Add Pfizer to the list of the companies facing a governmental investigation about its ties to copay assistance programs.
After first focusing on biotech and specialty pharma, the feds have made their way to Big Pharma, with the New York drug giant joining a group that includes Gilead Sciences, Biogen, Valeant Pharmaceuticals and others.
In its 10-K, Pfizer disclosed two subpoenas from the U.S. Attorney's Office for the District of Massachusetts, issued in December 2015 and July 2016. The subpoenas seek information about its ties with the Patient Access Network Foundation and other nonprofits that help Medicare patients pay for their drugs. The drugmaker has been “providing information to the government,” it says.
A Pfizer spokesperson told FiercePharma the company supports “initiatives, including co-pay foundations, to help patients most in need gain access to medicines.” Pfizer is "among a number of companies" to receive subpoenas on the matter.
"We strive to follow government guidelines associated with any contributions we make,” the spokesperson said.
According to its website, the PAN Foundation helps “underinsured people with life-threatening, chronic and rare diseases get the medications and treatment they need by paying for their out-of-pocket costs and advocating for improved access and affordability.”
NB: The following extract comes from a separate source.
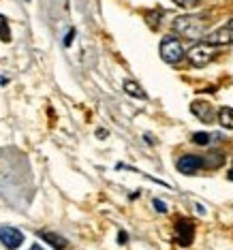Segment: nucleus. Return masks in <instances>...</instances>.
Wrapping results in <instances>:
<instances>
[{"label": "nucleus", "mask_w": 233, "mask_h": 250, "mask_svg": "<svg viewBox=\"0 0 233 250\" xmlns=\"http://www.w3.org/2000/svg\"><path fill=\"white\" fill-rule=\"evenodd\" d=\"M0 39H2L4 43L11 41V28H9V21L4 15H0Z\"/></svg>", "instance_id": "f8f14e48"}, {"label": "nucleus", "mask_w": 233, "mask_h": 250, "mask_svg": "<svg viewBox=\"0 0 233 250\" xmlns=\"http://www.w3.org/2000/svg\"><path fill=\"white\" fill-rule=\"evenodd\" d=\"M39 235H41L45 242H49V244H52V246H54L56 250H66V246H69V244H66V240H64V237L56 235V233H49V231H41V233H39Z\"/></svg>", "instance_id": "1a4fd4ad"}, {"label": "nucleus", "mask_w": 233, "mask_h": 250, "mask_svg": "<svg viewBox=\"0 0 233 250\" xmlns=\"http://www.w3.org/2000/svg\"><path fill=\"white\" fill-rule=\"evenodd\" d=\"M203 165H206V161H203L201 156H197V154H184V156H180V161H178V171L184 173V175H192V173L201 171Z\"/></svg>", "instance_id": "39448f33"}, {"label": "nucleus", "mask_w": 233, "mask_h": 250, "mask_svg": "<svg viewBox=\"0 0 233 250\" xmlns=\"http://www.w3.org/2000/svg\"><path fill=\"white\" fill-rule=\"evenodd\" d=\"M227 178H229V180L233 182V169H231V171H229V173H227Z\"/></svg>", "instance_id": "6ab92c4d"}, {"label": "nucleus", "mask_w": 233, "mask_h": 250, "mask_svg": "<svg viewBox=\"0 0 233 250\" xmlns=\"http://www.w3.org/2000/svg\"><path fill=\"white\" fill-rule=\"evenodd\" d=\"M73 39H75V30H73V28H71V30L66 32V39H64V45H66V47H69V45L73 43Z\"/></svg>", "instance_id": "f3484780"}, {"label": "nucleus", "mask_w": 233, "mask_h": 250, "mask_svg": "<svg viewBox=\"0 0 233 250\" xmlns=\"http://www.w3.org/2000/svg\"><path fill=\"white\" fill-rule=\"evenodd\" d=\"M212 137L214 135H208V133H195L192 135V144H197V146H208V144H212Z\"/></svg>", "instance_id": "ddd939ff"}, {"label": "nucleus", "mask_w": 233, "mask_h": 250, "mask_svg": "<svg viewBox=\"0 0 233 250\" xmlns=\"http://www.w3.org/2000/svg\"><path fill=\"white\" fill-rule=\"evenodd\" d=\"M30 250H43V248H41V246H37V244H35V246H32Z\"/></svg>", "instance_id": "aec40b11"}, {"label": "nucleus", "mask_w": 233, "mask_h": 250, "mask_svg": "<svg viewBox=\"0 0 233 250\" xmlns=\"http://www.w3.org/2000/svg\"><path fill=\"white\" fill-rule=\"evenodd\" d=\"M0 244L7 250H18L24 244V233L15 227H2L0 229Z\"/></svg>", "instance_id": "20e7f679"}, {"label": "nucleus", "mask_w": 233, "mask_h": 250, "mask_svg": "<svg viewBox=\"0 0 233 250\" xmlns=\"http://www.w3.org/2000/svg\"><path fill=\"white\" fill-rule=\"evenodd\" d=\"M122 88H124V92L130 94V96H135V99H146V92L139 88V83H137V82H130V79H127Z\"/></svg>", "instance_id": "9b49d317"}, {"label": "nucleus", "mask_w": 233, "mask_h": 250, "mask_svg": "<svg viewBox=\"0 0 233 250\" xmlns=\"http://www.w3.org/2000/svg\"><path fill=\"white\" fill-rule=\"evenodd\" d=\"M191 111L195 113V116L199 118L201 122H214V107L208 103V101H192L191 103Z\"/></svg>", "instance_id": "0eeeda50"}, {"label": "nucleus", "mask_w": 233, "mask_h": 250, "mask_svg": "<svg viewBox=\"0 0 233 250\" xmlns=\"http://www.w3.org/2000/svg\"><path fill=\"white\" fill-rule=\"evenodd\" d=\"M218 122L223 124L225 128L233 130V109H231V107H220V109H218Z\"/></svg>", "instance_id": "9d476101"}, {"label": "nucleus", "mask_w": 233, "mask_h": 250, "mask_svg": "<svg viewBox=\"0 0 233 250\" xmlns=\"http://www.w3.org/2000/svg\"><path fill=\"white\" fill-rule=\"evenodd\" d=\"M227 26H229V28H233V20H229V24H227Z\"/></svg>", "instance_id": "412c9836"}, {"label": "nucleus", "mask_w": 233, "mask_h": 250, "mask_svg": "<svg viewBox=\"0 0 233 250\" xmlns=\"http://www.w3.org/2000/svg\"><path fill=\"white\" fill-rule=\"evenodd\" d=\"M206 41L210 45H214V47H216V45H233V28H229V26L220 28V30L212 32V35H208Z\"/></svg>", "instance_id": "6e6552de"}, {"label": "nucleus", "mask_w": 233, "mask_h": 250, "mask_svg": "<svg viewBox=\"0 0 233 250\" xmlns=\"http://www.w3.org/2000/svg\"><path fill=\"white\" fill-rule=\"evenodd\" d=\"M161 58L167 64H178L184 58V47L175 37H165L161 43Z\"/></svg>", "instance_id": "7ed1b4c3"}, {"label": "nucleus", "mask_w": 233, "mask_h": 250, "mask_svg": "<svg viewBox=\"0 0 233 250\" xmlns=\"http://www.w3.org/2000/svg\"><path fill=\"white\" fill-rule=\"evenodd\" d=\"M178 7H182V9H195V7H199L201 4V0H173Z\"/></svg>", "instance_id": "4468645a"}, {"label": "nucleus", "mask_w": 233, "mask_h": 250, "mask_svg": "<svg viewBox=\"0 0 233 250\" xmlns=\"http://www.w3.org/2000/svg\"><path fill=\"white\" fill-rule=\"evenodd\" d=\"M171 28H173V32H178V35L186 37V39H199L206 35L208 21H206V18H201V15H182V18L173 20Z\"/></svg>", "instance_id": "f257e3e1"}, {"label": "nucleus", "mask_w": 233, "mask_h": 250, "mask_svg": "<svg viewBox=\"0 0 233 250\" xmlns=\"http://www.w3.org/2000/svg\"><path fill=\"white\" fill-rule=\"evenodd\" d=\"M154 208L158 209V212H167V206H165V201H161V199H154Z\"/></svg>", "instance_id": "dca6fc26"}, {"label": "nucleus", "mask_w": 233, "mask_h": 250, "mask_svg": "<svg viewBox=\"0 0 233 250\" xmlns=\"http://www.w3.org/2000/svg\"><path fill=\"white\" fill-rule=\"evenodd\" d=\"M192 235H195V227H192L191 220L180 218L175 223V240H178L180 246H191Z\"/></svg>", "instance_id": "423d86ee"}, {"label": "nucleus", "mask_w": 233, "mask_h": 250, "mask_svg": "<svg viewBox=\"0 0 233 250\" xmlns=\"http://www.w3.org/2000/svg\"><path fill=\"white\" fill-rule=\"evenodd\" d=\"M118 242H120V244H127V242H128V235H127L124 231H120V233H118Z\"/></svg>", "instance_id": "a211bd4d"}, {"label": "nucleus", "mask_w": 233, "mask_h": 250, "mask_svg": "<svg viewBox=\"0 0 233 250\" xmlns=\"http://www.w3.org/2000/svg\"><path fill=\"white\" fill-rule=\"evenodd\" d=\"M148 15V21H150V26L152 28H156L158 26V21H161V11H150V13H146Z\"/></svg>", "instance_id": "2eb2a0df"}, {"label": "nucleus", "mask_w": 233, "mask_h": 250, "mask_svg": "<svg viewBox=\"0 0 233 250\" xmlns=\"http://www.w3.org/2000/svg\"><path fill=\"white\" fill-rule=\"evenodd\" d=\"M214 45H210L208 41H203V43H197V45H192V47L186 52V58H189V62L195 69H203V66H208L210 62L214 60Z\"/></svg>", "instance_id": "f03ea898"}]
</instances>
Such patient assistance programs have come under fire lately, with critics arguing pharma companies use them to boost sales. Governmental regulations prohibit drugmakers from linking their charitable contributions to their own meds, and drug companies aren't allowed to offer direct co-pay assistance to patients covered by Medicare or Medicaid.
Before Pfizer, Regeneron was the latest to disclose a subpoena in the government’s growing probe.
Other companies to disclose similar subpoenas include Celgene, Jazz Pharmaceuticals and Horizon Pharma.
Aside from the governmental investigation, Celgene also faces a whistleblower suit claiming the company worked to “game the system” with contributions to steer charities toward its drugs. The company denied the charge.